Hello ST Community. It has been just about a year since I first set up my tanks to grow my orchids and I wanted to give everyone an update on how everything has been going.

Overall everything has been growing pretty well. The Paphiopedilum tank was apparently blessed by the orchid deities, I have had zero issues with that tank, including pests! fingers crossed it continues 
My Maudie (Paphiopedilum Fred's Enchantment) put out 3 new growths since last year (was slightly concerned at the time) and a new flower (pictured below) The flower lasted over a month! but is now declining
The Jewel Orchid (Ludisia Discolor) has grown like crazy, I unfortunately do not have space to repot it so its going to stay as is.
The Sanderianum and Rothschildianum both had a growth spurt towards the inception of the grow tanks, but they have since plateaued, but growing slowly and consistently.
The liemianum is growing ever so slowly and I have doubts that the new growth will ever reach blooming size (Which I believe is a trend seen by other growers?)
The air plants, various tillandsias are all growing well- and the bulbosa flowered earlier this year- hoping for a new growth soon.
Sphagnum moss kinda took- without most of it dying at the beginning, but is starting to fill back out. And apparently there were fern spores in the moss, which I honestly am not complaining about- I think it gives the tank a very nice look.
There is a Hoya carnosa in there someplace- but honestly haven't seen it in awhile. oops.

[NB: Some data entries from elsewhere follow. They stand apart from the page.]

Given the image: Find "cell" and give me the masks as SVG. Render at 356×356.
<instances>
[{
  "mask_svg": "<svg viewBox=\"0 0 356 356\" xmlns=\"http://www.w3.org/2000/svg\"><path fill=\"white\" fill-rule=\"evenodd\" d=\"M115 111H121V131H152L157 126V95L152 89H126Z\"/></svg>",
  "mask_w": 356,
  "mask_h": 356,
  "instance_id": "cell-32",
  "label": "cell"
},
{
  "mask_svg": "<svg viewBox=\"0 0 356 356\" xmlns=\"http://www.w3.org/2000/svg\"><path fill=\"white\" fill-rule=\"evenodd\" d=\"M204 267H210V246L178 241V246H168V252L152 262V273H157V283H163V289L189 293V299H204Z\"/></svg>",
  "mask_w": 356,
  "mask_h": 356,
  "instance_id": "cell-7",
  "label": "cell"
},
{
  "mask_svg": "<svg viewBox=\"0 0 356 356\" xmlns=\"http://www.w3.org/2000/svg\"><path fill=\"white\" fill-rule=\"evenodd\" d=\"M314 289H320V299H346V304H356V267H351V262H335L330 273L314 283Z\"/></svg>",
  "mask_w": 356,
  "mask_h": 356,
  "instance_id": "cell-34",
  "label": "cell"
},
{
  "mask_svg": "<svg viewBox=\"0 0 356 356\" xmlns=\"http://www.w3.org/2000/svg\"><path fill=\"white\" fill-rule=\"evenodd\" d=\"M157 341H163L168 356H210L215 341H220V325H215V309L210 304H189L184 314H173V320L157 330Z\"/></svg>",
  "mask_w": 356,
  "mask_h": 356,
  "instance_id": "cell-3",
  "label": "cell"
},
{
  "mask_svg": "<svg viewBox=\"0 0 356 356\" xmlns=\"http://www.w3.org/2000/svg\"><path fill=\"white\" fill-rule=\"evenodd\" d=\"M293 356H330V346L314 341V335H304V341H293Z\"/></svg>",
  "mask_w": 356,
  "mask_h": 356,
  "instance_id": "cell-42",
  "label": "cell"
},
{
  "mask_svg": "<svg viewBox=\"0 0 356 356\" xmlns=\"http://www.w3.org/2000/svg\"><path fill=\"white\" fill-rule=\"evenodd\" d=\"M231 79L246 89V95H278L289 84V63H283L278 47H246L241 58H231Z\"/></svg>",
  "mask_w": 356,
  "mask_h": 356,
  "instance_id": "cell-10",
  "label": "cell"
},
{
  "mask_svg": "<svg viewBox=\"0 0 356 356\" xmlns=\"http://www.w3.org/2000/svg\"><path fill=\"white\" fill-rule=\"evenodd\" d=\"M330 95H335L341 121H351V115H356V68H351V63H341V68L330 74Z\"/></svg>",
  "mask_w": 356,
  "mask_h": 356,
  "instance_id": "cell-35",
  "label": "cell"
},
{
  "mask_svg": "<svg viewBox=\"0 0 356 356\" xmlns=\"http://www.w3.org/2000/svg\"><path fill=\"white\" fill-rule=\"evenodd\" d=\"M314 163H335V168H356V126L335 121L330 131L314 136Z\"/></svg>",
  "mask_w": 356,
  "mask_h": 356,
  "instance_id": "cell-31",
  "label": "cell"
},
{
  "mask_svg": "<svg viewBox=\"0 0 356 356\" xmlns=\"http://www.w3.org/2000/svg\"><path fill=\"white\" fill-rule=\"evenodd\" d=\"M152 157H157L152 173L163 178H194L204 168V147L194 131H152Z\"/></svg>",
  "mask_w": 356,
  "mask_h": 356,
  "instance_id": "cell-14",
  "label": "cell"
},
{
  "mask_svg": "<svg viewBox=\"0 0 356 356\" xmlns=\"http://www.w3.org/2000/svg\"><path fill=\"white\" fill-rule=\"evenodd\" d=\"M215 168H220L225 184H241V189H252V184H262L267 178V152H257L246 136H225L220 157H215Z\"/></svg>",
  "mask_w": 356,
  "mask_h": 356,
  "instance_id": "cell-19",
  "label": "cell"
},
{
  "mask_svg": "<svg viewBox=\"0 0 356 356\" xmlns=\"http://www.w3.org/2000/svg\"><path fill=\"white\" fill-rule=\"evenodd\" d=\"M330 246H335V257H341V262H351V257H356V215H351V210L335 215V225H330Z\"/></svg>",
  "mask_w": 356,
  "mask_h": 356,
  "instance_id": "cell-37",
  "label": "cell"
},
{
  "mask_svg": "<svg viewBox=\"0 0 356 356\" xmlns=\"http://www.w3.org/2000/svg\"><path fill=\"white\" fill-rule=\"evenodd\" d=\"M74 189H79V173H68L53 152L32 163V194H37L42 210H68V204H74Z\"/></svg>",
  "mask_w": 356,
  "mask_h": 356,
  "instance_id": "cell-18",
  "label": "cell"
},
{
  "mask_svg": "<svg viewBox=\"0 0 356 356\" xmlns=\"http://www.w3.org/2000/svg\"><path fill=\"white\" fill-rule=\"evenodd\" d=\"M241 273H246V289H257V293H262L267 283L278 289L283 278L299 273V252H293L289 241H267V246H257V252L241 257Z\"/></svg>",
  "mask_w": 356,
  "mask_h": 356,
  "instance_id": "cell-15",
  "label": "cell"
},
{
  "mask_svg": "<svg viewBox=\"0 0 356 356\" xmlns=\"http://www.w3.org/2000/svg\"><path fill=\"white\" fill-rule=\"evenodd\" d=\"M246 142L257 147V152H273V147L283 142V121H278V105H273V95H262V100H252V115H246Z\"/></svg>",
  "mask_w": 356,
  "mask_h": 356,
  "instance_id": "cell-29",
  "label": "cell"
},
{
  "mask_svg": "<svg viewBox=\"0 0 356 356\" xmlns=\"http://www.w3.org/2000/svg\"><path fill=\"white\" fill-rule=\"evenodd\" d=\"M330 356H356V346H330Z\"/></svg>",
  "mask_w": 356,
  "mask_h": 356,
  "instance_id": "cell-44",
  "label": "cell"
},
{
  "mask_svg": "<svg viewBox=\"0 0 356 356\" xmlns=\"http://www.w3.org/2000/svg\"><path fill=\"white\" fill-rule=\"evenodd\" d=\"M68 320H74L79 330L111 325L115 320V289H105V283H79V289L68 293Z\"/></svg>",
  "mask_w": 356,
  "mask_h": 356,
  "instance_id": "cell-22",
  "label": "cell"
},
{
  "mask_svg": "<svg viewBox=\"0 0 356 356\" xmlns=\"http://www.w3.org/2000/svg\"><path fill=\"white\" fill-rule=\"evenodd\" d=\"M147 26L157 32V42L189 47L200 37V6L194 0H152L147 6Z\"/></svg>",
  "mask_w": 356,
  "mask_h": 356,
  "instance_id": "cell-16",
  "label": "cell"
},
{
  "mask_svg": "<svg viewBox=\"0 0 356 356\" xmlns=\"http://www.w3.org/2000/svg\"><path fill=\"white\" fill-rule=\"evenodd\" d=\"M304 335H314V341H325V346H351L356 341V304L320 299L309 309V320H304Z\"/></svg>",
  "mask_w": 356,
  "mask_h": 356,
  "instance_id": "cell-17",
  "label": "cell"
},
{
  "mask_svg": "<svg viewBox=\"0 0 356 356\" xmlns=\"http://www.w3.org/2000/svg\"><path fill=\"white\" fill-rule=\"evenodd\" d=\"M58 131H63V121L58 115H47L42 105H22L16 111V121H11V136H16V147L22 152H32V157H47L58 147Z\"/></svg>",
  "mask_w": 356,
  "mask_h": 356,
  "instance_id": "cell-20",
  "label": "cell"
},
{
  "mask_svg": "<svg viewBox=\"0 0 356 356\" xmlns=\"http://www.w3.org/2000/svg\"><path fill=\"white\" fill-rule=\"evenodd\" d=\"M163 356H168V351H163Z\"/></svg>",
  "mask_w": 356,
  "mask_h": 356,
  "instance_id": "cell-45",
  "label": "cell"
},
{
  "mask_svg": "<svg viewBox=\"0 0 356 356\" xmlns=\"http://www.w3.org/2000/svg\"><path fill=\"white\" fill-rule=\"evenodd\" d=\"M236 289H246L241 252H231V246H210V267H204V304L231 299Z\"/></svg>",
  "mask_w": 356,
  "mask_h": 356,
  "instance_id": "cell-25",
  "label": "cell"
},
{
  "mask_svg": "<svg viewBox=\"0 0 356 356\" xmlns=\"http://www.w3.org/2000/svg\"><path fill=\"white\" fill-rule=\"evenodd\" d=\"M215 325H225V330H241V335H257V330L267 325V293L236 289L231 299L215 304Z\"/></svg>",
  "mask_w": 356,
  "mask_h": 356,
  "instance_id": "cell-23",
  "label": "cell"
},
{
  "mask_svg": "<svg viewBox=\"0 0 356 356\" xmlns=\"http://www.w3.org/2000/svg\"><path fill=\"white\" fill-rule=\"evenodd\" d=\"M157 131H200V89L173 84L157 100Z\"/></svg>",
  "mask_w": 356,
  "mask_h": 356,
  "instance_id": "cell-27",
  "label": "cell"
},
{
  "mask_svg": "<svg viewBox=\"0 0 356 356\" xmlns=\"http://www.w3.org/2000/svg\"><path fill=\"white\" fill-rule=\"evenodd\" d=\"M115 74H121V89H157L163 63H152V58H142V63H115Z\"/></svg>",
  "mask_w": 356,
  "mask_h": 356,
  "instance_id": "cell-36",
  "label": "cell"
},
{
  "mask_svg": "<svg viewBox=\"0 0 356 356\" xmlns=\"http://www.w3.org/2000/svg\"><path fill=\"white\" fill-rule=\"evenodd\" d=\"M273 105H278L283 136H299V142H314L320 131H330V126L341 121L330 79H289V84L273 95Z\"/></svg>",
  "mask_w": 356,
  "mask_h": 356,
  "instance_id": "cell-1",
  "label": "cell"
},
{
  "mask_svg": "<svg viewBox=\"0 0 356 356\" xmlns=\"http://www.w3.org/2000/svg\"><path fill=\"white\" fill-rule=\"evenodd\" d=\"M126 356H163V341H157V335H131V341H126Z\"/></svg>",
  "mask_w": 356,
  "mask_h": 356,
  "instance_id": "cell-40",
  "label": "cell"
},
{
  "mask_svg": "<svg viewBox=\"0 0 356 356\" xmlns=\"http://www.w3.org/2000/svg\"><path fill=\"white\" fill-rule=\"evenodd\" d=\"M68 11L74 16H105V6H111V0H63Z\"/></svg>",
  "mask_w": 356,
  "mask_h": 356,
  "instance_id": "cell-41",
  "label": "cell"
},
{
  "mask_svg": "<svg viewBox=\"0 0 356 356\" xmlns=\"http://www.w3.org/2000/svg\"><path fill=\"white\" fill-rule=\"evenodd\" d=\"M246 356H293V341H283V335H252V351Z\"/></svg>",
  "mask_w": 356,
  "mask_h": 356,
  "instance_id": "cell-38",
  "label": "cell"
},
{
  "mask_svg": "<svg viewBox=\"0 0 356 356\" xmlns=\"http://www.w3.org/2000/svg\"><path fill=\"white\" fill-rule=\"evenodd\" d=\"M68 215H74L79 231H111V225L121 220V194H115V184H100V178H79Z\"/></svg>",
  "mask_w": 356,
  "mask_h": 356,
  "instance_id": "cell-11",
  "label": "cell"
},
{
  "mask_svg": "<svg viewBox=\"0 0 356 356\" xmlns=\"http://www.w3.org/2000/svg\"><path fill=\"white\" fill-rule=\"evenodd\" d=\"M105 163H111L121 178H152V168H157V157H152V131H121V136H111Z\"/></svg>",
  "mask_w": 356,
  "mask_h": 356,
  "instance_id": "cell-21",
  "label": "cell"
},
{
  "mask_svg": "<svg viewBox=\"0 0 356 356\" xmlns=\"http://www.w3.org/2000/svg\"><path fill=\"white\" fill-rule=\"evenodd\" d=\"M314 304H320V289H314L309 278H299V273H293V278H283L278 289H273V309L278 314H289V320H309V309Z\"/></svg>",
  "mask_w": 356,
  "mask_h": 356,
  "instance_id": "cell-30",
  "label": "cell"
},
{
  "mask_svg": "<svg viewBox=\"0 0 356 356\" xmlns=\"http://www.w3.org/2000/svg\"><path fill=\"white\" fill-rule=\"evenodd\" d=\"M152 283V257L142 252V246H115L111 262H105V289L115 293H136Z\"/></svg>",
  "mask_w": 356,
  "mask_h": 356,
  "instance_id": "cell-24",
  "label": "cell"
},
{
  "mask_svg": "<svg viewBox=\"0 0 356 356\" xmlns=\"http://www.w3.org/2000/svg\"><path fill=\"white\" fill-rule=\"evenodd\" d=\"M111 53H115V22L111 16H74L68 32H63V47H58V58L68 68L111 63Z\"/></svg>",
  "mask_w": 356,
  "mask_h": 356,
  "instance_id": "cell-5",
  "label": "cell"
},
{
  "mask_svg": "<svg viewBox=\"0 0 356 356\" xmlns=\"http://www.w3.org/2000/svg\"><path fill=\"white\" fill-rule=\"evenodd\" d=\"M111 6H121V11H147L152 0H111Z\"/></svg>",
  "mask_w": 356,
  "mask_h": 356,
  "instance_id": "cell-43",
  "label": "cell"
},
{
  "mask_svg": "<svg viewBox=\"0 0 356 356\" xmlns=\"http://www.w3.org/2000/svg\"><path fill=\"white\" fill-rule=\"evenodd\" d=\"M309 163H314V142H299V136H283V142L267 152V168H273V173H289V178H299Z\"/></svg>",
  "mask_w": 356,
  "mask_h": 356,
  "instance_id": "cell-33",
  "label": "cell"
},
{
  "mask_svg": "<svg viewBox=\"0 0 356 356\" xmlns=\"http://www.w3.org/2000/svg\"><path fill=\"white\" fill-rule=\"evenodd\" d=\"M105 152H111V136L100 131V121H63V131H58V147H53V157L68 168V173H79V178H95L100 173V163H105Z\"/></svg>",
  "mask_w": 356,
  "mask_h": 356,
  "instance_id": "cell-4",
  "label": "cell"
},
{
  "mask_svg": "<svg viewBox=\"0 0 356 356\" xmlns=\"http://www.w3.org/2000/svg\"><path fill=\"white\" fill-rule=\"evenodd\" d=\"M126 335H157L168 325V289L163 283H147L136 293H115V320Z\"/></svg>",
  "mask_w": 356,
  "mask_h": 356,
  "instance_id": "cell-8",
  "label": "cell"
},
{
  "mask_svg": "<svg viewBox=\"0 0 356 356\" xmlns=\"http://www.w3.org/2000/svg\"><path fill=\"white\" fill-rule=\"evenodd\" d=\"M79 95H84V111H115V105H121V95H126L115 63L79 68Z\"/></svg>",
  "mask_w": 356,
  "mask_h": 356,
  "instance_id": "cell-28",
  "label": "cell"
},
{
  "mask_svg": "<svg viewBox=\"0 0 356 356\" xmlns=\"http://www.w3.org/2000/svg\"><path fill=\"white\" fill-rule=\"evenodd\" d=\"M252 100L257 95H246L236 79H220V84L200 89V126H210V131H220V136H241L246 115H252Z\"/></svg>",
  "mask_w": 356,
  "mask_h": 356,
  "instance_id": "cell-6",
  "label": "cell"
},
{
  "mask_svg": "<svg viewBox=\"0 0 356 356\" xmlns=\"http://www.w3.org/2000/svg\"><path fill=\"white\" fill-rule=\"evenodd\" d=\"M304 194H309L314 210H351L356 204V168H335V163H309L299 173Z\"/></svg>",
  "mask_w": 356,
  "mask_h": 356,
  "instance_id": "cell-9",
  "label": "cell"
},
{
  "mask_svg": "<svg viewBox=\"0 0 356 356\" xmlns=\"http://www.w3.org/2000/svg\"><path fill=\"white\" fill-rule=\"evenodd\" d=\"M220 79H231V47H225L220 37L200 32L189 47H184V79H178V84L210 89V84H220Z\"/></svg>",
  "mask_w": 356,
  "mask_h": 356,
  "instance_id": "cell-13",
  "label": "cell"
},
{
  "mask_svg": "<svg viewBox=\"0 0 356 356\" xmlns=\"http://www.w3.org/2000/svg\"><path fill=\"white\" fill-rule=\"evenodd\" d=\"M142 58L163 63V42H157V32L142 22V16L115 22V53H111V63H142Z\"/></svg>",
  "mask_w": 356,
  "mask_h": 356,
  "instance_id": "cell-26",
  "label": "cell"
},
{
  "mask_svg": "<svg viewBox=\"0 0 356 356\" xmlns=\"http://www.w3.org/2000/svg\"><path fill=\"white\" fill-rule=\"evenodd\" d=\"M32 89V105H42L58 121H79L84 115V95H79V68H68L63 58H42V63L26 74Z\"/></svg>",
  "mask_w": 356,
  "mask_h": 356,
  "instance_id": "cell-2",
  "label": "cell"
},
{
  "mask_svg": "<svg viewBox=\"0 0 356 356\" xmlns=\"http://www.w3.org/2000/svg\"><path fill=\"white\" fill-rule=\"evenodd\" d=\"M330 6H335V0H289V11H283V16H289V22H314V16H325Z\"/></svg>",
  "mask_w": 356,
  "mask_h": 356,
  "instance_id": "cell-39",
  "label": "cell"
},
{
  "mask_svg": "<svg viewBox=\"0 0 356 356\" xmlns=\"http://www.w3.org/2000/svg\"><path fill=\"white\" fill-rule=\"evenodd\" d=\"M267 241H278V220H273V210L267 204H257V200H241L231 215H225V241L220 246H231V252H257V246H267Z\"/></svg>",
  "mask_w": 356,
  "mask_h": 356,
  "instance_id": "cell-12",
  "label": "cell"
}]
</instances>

The second tank (high light tank)
The Cattleya Dowiana (what the entire tank is designed around keeping alive and happy) has grown really nicely. It put out a new growth and is the largest growth on the already blooming sized plant (at least I believe it so to be). And just put out a new growth on the opposite side (it did have three leads when I got it, but only two new growths this year). And as pictured below the root system has gone crazy. I have decided to just let it do whatever it wants. Most of the roots have buried themselves in the pebbles of the "false bottom" and are constantly moist beneath the rocks. However I am assuming because the roots have grown into those condition they adapted to be able to take the constant moisture. The roots are also so far away from the actual media that contains the plant- so I am not too concerned about rot, however I do keep a [constant] eye on it.








I just moved my Cycnoches Warscewiczii back into the tank (in way back) , it was being isolated for pests.
Speaking of pests- the two Dendrobiums (Victoria Reginae and Gatton Sunray) were removed and treated for pests. The tank was also too bright for the VR so she lives outside of the tanks along with the GS. They both did not take to well to my (probably way to aggressive approach to handling mites at the time) but they have both treated me to multiple keikis and a new growth on the Gatton Sunray.
The Neofinetia (Vanda! ) falcata has put out a new growth and is forming a flower spike(?) in-between its leaves also pictured below.
The carnivorous plants (purple pitcher and Pingicula) are all doing well- just a couple of weeks ago the ping put out three flowers for me!
The other plant- Philodendron Florida Ghost is actually bring moved to grow under some blurple lights for the time being to see if that helps to improve its "variegation"





I know this wasn't all about orchids- and specifically Paphiopedilums but I thought it would give the whole breakdown haha. Also sorry some of the pictures are sideways- wish I knew how to fix it!
And here is a link to the original post from last year for comparison
winter-orchid-growing-set-up-grow-tanks.50751


----------



## J.Green17 (Aug 12, 2021)

Forgot to put this, but I am struggling with temperature control for the high light tank- specifically getting that diurnal temperature needed for dowiana to bloom- but also not trying to overcomplicate things- may move it into my bedroom so it can get some AC at night


----------